By Brain & Behavior Research Foundation NARSAD Young Investigator Grantee Katrina Johnson, Ph.D. and graduate student Julia Schechter, M.A. Both are Emory University researchers.
While pregnancy is often viewed as a period of great joy and excitement, it can also be a time of heightened risk for the development of or reoccurrence of a psychiatric disorder. Women are twice as likely as men to be diagnosed with a mood or anxiety disorder, and they are most at risk during their childbearing years. The risk for developing symptoms of depression and anxiety increases during major life transitions, and becoming pregnant is a significant life change. Some evidence suggests that the risk of experiencing depression may be highest during the first trimester when women are adjusting to pregnancy. Thus, while postpartum depression gets more attention, the reality is that many women experience significant mood and anxiety symptoms during pregnancy as well.
Anxiety and mood disorders such as depression during pregnancy can affect both the mother and the developing fetus. Untreated prenatal depression and anxiety have been linked to higher rates of birth complications, higher levels of infant irritability and mild delays in infant development. There may also be lasting effects on child behavior. Many women suffering from psychiatric illness face difficult decisions regarding treatment options during pregnancy and postpartum. Research to date has provided inconsistent and incomplete information, with some studies highlighting the negative effects of the illness itself while others raising concerns about the impact of treatment on infant and child outcomes.

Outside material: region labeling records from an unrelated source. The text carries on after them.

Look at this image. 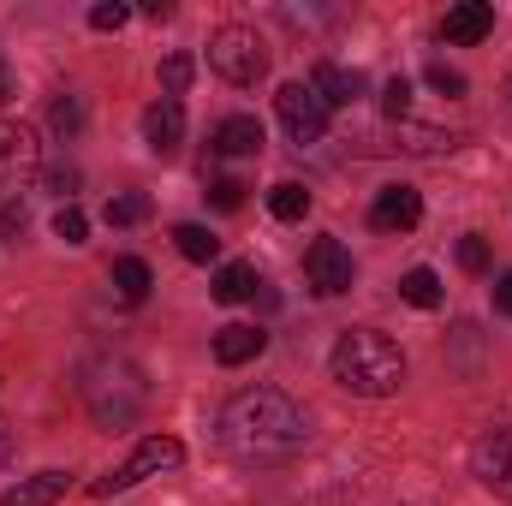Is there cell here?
Listing matches in <instances>:
<instances>
[{
    "label": "cell",
    "instance_id": "cell-23",
    "mask_svg": "<svg viewBox=\"0 0 512 506\" xmlns=\"http://www.w3.org/2000/svg\"><path fill=\"white\" fill-rule=\"evenodd\" d=\"M102 215H108V227H137V221L149 215V197H143V191H120V197H108Z\"/></svg>",
    "mask_w": 512,
    "mask_h": 506
},
{
    "label": "cell",
    "instance_id": "cell-1",
    "mask_svg": "<svg viewBox=\"0 0 512 506\" xmlns=\"http://www.w3.org/2000/svg\"><path fill=\"white\" fill-rule=\"evenodd\" d=\"M221 441L251 459V465H280L292 453H304L310 441V417L298 411L292 393L280 387H239L227 405H221Z\"/></svg>",
    "mask_w": 512,
    "mask_h": 506
},
{
    "label": "cell",
    "instance_id": "cell-2",
    "mask_svg": "<svg viewBox=\"0 0 512 506\" xmlns=\"http://www.w3.org/2000/svg\"><path fill=\"white\" fill-rule=\"evenodd\" d=\"M328 370H334V381H340L346 393H358V399H387V393H399V381H405V352L387 340L382 328H346V334L334 340Z\"/></svg>",
    "mask_w": 512,
    "mask_h": 506
},
{
    "label": "cell",
    "instance_id": "cell-5",
    "mask_svg": "<svg viewBox=\"0 0 512 506\" xmlns=\"http://www.w3.org/2000/svg\"><path fill=\"white\" fill-rule=\"evenodd\" d=\"M185 459V447L173 441V435H149V441H137L126 453V465L120 471H108V477H96L90 483V495L96 501H108V495H120V489H137V483H149V477H161V471H173Z\"/></svg>",
    "mask_w": 512,
    "mask_h": 506
},
{
    "label": "cell",
    "instance_id": "cell-12",
    "mask_svg": "<svg viewBox=\"0 0 512 506\" xmlns=\"http://www.w3.org/2000/svg\"><path fill=\"white\" fill-rule=\"evenodd\" d=\"M489 30H495V6H489V0H459V6H447V18H441V36L459 42V48L483 42Z\"/></svg>",
    "mask_w": 512,
    "mask_h": 506
},
{
    "label": "cell",
    "instance_id": "cell-17",
    "mask_svg": "<svg viewBox=\"0 0 512 506\" xmlns=\"http://www.w3.org/2000/svg\"><path fill=\"white\" fill-rule=\"evenodd\" d=\"M256 286H262V274H256L251 262H227V268H215V304H245L256 298Z\"/></svg>",
    "mask_w": 512,
    "mask_h": 506
},
{
    "label": "cell",
    "instance_id": "cell-11",
    "mask_svg": "<svg viewBox=\"0 0 512 506\" xmlns=\"http://www.w3.org/2000/svg\"><path fill=\"white\" fill-rule=\"evenodd\" d=\"M143 143H149L161 161H167V155H179V143H185V108H179V102H167V96H161V102H149V108H143Z\"/></svg>",
    "mask_w": 512,
    "mask_h": 506
},
{
    "label": "cell",
    "instance_id": "cell-28",
    "mask_svg": "<svg viewBox=\"0 0 512 506\" xmlns=\"http://www.w3.org/2000/svg\"><path fill=\"white\" fill-rule=\"evenodd\" d=\"M209 203L215 209H239L245 203V179H209Z\"/></svg>",
    "mask_w": 512,
    "mask_h": 506
},
{
    "label": "cell",
    "instance_id": "cell-34",
    "mask_svg": "<svg viewBox=\"0 0 512 506\" xmlns=\"http://www.w3.org/2000/svg\"><path fill=\"white\" fill-rule=\"evenodd\" d=\"M495 310H501V316H512V274H501V280H495Z\"/></svg>",
    "mask_w": 512,
    "mask_h": 506
},
{
    "label": "cell",
    "instance_id": "cell-22",
    "mask_svg": "<svg viewBox=\"0 0 512 506\" xmlns=\"http://www.w3.org/2000/svg\"><path fill=\"white\" fill-rule=\"evenodd\" d=\"M268 209H274V221H304V215H310V191H304L298 179H280V185L268 191Z\"/></svg>",
    "mask_w": 512,
    "mask_h": 506
},
{
    "label": "cell",
    "instance_id": "cell-3",
    "mask_svg": "<svg viewBox=\"0 0 512 506\" xmlns=\"http://www.w3.org/2000/svg\"><path fill=\"white\" fill-rule=\"evenodd\" d=\"M143 399H149V387H143V370L131 364V358H96L90 370H84V405H90V417L102 423V429H126L131 417L143 411Z\"/></svg>",
    "mask_w": 512,
    "mask_h": 506
},
{
    "label": "cell",
    "instance_id": "cell-9",
    "mask_svg": "<svg viewBox=\"0 0 512 506\" xmlns=\"http://www.w3.org/2000/svg\"><path fill=\"white\" fill-rule=\"evenodd\" d=\"M471 471H477L483 489H495V495L512 501V429H489V435L471 447Z\"/></svg>",
    "mask_w": 512,
    "mask_h": 506
},
{
    "label": "cell",
    "instance_id": "cell-32",
    "mask_svg": "<svg viewBox=\"0 0 512 506\" xmlns=\"http://www.w3.org/2000/svg\"><path fill=\"white\" fill-rule=\"evenodd\" d=\"M24 221H30V215H24V203H6V209H0V239H18V233H24Z\"/></svg>",
    "mask_w": 512,
    "mask_h": 506
},
{
    "label": "cell",
    "instance_id": "cell-6",
    "mask_svg": "<svg viewBox=\"0 0 512 506\" xmlns=\"http://www.w3.org/2000/svg\"><path fill=\"white\" fill-rule=\"evenodd\" d=\"M36 173H42V149H36L30 126L0 120V209L6 203H24V191H30Z\"/></svg>",
    "mask_w": 512,
    "mask_h": 506
},
{
    "label": "cell",
    "instance_id": "cell-27",
    "mask_svg": "<svg viewBox=\"0 0 512 506\" xmlns=\"http://www.w3.org/2000/svg\"><path fill=\"white\" fill-rule=\"evenodd\" d=\"M459 268H465V274H483V268H489V245H483L477 233L459 239Z\"/></svg>",
    "mask_w": 512,
    "mask_h": 506
},
{
    "label": "cell",
    "instance_id": "cell-15",
    "mask_svg": "<svg viewBox=\"0 0 512 506\" xmlns=\"http://www.w3.org/2000/svg\"><path fill=\"white\" fill-rule=\"evenodd\" d=\"M66 489H72V471H36V477L12 483L0 495V506H54V501H66Z\"/></svg>",
    "mask_w": 512,
    "mask_h": 506
},
{
    "label": "cell",
    "instance_id": "cell-31",
    "mask_svg": "<svg viewBox=\"0 0 512 506\" xmlns=\"http://www.w3.org/2000/svg\"><path fill=\"white\" fill-rule=\"evenodd\" d=\"M382 108L393 114V120H405V108H411V84H405V78H387V90H382Z\"/></svg>",
    "mask_w": 512,
    "mask_h": 506
},
{
    "label": "cell",
    "instance_id": "cell-33",
    "mask_svg": "<svg viewBox=\"0 0 512 506\" xmlns=\"http://www.w3.org/2000/svg\"><path fill=\"white\" fill-rule=\"evenodd\" d=\"M72 185H78V167H54V173H48V191L72 197Z\"/></svg>",
    "mask_w": 512,
    "mask_h": 506
},
{
    "label": "cell",
    "instance_id": "cell-24",
    "mask_svg": "<svg viewBox=\"0 0 512 506\" xmlns=\"http://www.w3.org/2000/svg\"><path fill=\"white\" fill-rule=\"evenodd\" d=\"M191 72H197L191 54H167V60H161V90H167V102H179V96L191 90Z\"/></svg>",
    "mask_w": 512,
    "mask_h": 506
},
{
    "label": "cell",
    "instance_id": "cell-26",
    "mask_svg": "<svg viewBox=\"0 0 512 506\" xmlns=\"http://www.w3.org/2000/svg\"><path fill=\"white\" fill-rule=\"evenodd\" d=\"M54 239H66V245H84V239H90V221H84L78 203H66V209L54 215Z\"/></svg>",
    "mask_w": 512,
    "mask_h": 506
},
{
    "label": "cell",
    "instance_id": "cell-8",
    "mask_svg": "<svg viewBox=\"0 0 512 506\" xmlns=\"http://www.w3.org/2000/svg\"><path fill=\"white\" fill-rule=\"evenodd\" d=\"M304 280H310L322 298H340V292H352L358 262H352V251H346L340 239H316V245L304 251Z\"/></svg>",
    "mask_w": 512,
    "mask_h": 506
},
{
    "label": "cell",
    "instance_id": "cell-21",
    "mask_svg": "<svg viewBox=\"0 0 512 506\" xmlns=\"http://www.w3.org/2000/svg\"><path fill=\"white\" fill-rule=\"evenodd\" d=\"M173 245L185 262H215L221 256V239L209 233V227H197V221H185V227H173Z\"/></svg>",
    "mask_w": 512,
    "mask_h": 506
},
{
    "label": "cell",
    "instance_id": "cell-25",
    "mask_svg": "<svg viewBox=\"0 0 512 506\" xmlns=\"http://www.w3.org/2000/svg\"><path fill=\"white\" fill-rule=\"evenodd\" d=\"M48 126L60 131V137H78V126H84V102H78V96H54Z\"/></svg>",
    "mask_w": 512,
    "mask_h": 506
},
{
    "label": "cell",
    "instance_id": "cell-16",
    "mask_svg": "<svg viewBox=\"0 0 512 506\" xmlns=\"http://www.w3.org/2000/svg\"><path fill=\"white\" fill-rule=\"evenodd\" d=\"M209 149H215V155H256V149H262V120L227 114L221 126L209 131Z\"/></svg>",
    "mask_w": 512,
    "mask_h": 506
},
{
    "label": "cell",
    "instance_id": "cell-20",
    "mask_svg": "<svg viewBox=\"0 0 512 506\" xmlns=\"http://www.w3.org/2000/svg\"><path fill=\"white\" fill-rule=\"evenodd\" d=\"M399 298H405L411 310H435V304H441V274H435V268H411V274L399 280Z\"/></svg>",
    "mask_w": 512,
    "mask_h": 506
},
{
    "label": "cell",
    "instance_id": "cell-4",
    "mask_svg": "<svg viewBox=\"0 0 512 506\" xmlns=\"http://www.w3.org/2000/svg\"><path fill=\"white\" fill-rule=\"evenodd\" d=\"M209 66L227 78V84H239V90H251L256 78L268 72V42L245 30V24H221L215 36H209Z\"/></svg>",
    "mask_w": 512,
    "mask_h": 506
},
{
    "label": "cell",
    "instance_id": "cell-30",
    "mask_svg": "<svg viewBox=\"0 0 512 506\" xmlns=\"http://www.w3.org/2000/svg\"><path fill=\"white\" fill-rule=\"evenodd\" d=\"M429 84H435L441 96H465V72H453L447 60H435V66H429Z\"/></svg>",
    "mask_w": 512,
    "mask_h": 506
},
{
    "label": "cell",
    "instance_id": "cell-19",
    "mask_svg": "<svg viewBox=\"0 0 512 506\" xmlns=\"http://www.w3.org/2000/svg\"><path fill=\"white\" fill-rule=\"evenodd\" d=\"M149 286H155V274H149V262H143V256H120V262H114V292H120L126 304H143V298H149Z\"/></svg>",
    "mask_w": 512,
    "mask_h": 506
},
{
    "label": "cell",
    "instance_id": "cell-18",
    "mask_svg": "<svg viewBox=\"0 0 512 506\" xmlns=\"http://www.w3.org/2000/svg\"><path fill=\"white\" fill-rule=\"evenodd\" d=\"M393 137H399V149H411V155H447V149H459V143H465L459 131L411 126V120H399V126H393Z\"/></svg>",
    "mask_w": 512,
    "mask_h": 506
},
{
    "label": "cell",
    "instance_id": "cell-13",
    "mask_svg": "<svg viewBox=\"0 0 512 506\" xmlns=\"http://www.w3.org/2000/svg\"><path fill=\"white\" fill-rule=\"evenodd\" d=\"M310 90H316V96L328 102V114H334V108H352V102L364 96V72H358V66H334V60H322V66L310 72Z\"/></svg>",
    "mask_w": 512,
    "mask_h": 506
},
{
    "label": "cell",
    "instance_id": "cell-29",
    "mask_svg": "<svg viewBox=\"0 0 512 506\" xmlns=\"http://www.w3.org/2000/svg\"><path fill=\"white\" fill-rule=\"evenodd\" d=\"M131 18V6H120V0H102V6H90V30H120Z\"/></svg>",
    "mask_w": 512,
    "mask_h": 506
},
{
    "label": "cell",
    "instance_id": "cell-35",
    "mask_svg": "<svg viewBox=\"0 0 512 506\" xmlns=\"http://www.w3.org/2000/svg\"><path fill=\"white\" fill-rule=\"evenodd\" d=\"M6 459H12V429L0 423V465H6Z\"/></svg>",
    "mask_w": 512,
    "mask_h": 506
},
{
    "label": "cell",
    "instance_id": "cell-7",
    "mask_svg": "<svg viewBox=\"0 0 512 506\" xmlns=\"http://www.w3.org/2000/svg\"><path fill=\"white\" fill-rule=\"evenodd\" d=\"M274 114H280V126H286V137H292L298 149H310V143L328 137V102H322L310 84H280Z\"/></svg>",
    "mask_w": 512,
    "mask_h": 506
},
{
    "label": "cell",
    "instance_id": "cell-14",
    "mask_svg": "<svg viewBox=\"0 0 512 506\" xmlns=\"http://www.w3.org/2000/svg\"><path fill=\"white\" fill-rule=\"evenodd\" d=\"M262 346H268V334H262L256 322H227V328L215 334V364L239 370V364H251V358H262Z\"/></svg>",
    "mask_w": 512,
    "mask_h": 506
},
{
    "label": "cell",
    "instance_id": "cell-10",
    "mask_svg": "<svg viewBox=\"0 0 512 506\" xmlns=\"http://www.w3.org/2000/svg\"><path fill=\"white\" fill-rule=\"evenodd\" d=\"M423 221V197L411 185H382L376 203H370V227L376 233H411Z\"/></svg>",
    "mask_w": 512,
    "mask_h": 506
}]
</instances>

As part of ongoing, longitudinal research, Dr. Katrina Johnson and her colleagues at Emory University have interviewed many women struggling with psychiatric illness before, during and after their pregnancies, to find out more about their concerns and decision-making process. Excerpts from these interviews follow:
“The internet research I did was helpful, but what really helped was talking with my psychiatrist. He was very up front with me. He treated me like a peer ‘this is what we know, this is what we don’t know, this is what we are looking out for.’"
“I am taking a medication that affects my brain, so it is scary to think that it could affect my baby’s brain."
“I knew I couldn’t get depressed when I was pregnant because I tend to get suicidally depressed. My psychiatrist told me I had a 99% chance of postpartum depression. I needed to function."
"I told my psychiatrist that I was more worried about being on the medications than off of them. He agreed to monitor me during my pregnancy off of the meds, and I was okay. But the big thing for me was a few months after the baby was born, I became very, very depressed. It caught me by surprise."
Although each woman's thoughts and feelings are unique, we do know that depression is a major public health concern: not only is it a leading cause of disability worldwide (according to the World Health Organization), but it also can pass from mother to child in a continuing cycle. We need more research to identify the most effective interventions at the most appropriate time(s).
Funded by the Brain and Behavior Research Foundation, Dr. Johnson and her colleagues, including NARSAD Grantee Patricia Brennan, Ph.D., are aiming to better understand the impact of mood disorders and their treatment during pregnancy on fetal brain development. Pregnant women are seen multiple times to assess their levels of mood symptoms, anxiety, stress and sleep habits. Shortly after birth, the baby undergoes a brief MRI (magnetic resonance imaging) scan while they are sleeping. Brain connectivity within and between areas of the brain is measured, focusing on areas that play an important role in emotional regulation. The hope is that research like this may help reduce the risk of negative outcomes in the children of mothers with mood disorders and in the mothers themselves.